## ASSIGNMENT
Each entry must be reproduced precisely as it stands.

= = =

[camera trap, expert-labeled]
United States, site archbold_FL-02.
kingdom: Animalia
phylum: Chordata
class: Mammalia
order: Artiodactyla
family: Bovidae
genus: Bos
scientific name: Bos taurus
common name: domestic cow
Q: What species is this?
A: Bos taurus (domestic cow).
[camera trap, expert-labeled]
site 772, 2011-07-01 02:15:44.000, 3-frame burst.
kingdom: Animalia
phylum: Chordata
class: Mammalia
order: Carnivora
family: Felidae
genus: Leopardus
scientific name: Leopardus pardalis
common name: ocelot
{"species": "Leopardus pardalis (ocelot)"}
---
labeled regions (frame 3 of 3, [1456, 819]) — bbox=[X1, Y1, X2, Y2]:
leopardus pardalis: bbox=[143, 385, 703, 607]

= = =

## SOLUTION
[camera trap, expert-labeled]
United States, site archbold_FL-02.
kingdom: Animalia
phylum: Chordata
class: Mammalia
order: Artiodactyla
family: Bovidae
genus: Bos
scientific name: Bos taurus
common name: domestic cow
Q: What species is this?
A: Bos taurus (domestic cow).
[camera trap, expert-labeled]
site 772, 2011-07-01 02:15:44.000, 3-frame burst.
kingdom: Animalia
phylum: Chordata
class: Mammalia
order: Carnivora
family: Felidae
genus: Leopardus
scientific name: Leopardus pardalis
common name: ocelot
{"species": "Leopardus pardalis (ocelot)"}
---
labeled regions (frame 3 of 3, [1456, 819]) — bbox=[X1, Y1, X2, Y2]:
leopardus pardalis: bbox=[143, 385, 703, 607]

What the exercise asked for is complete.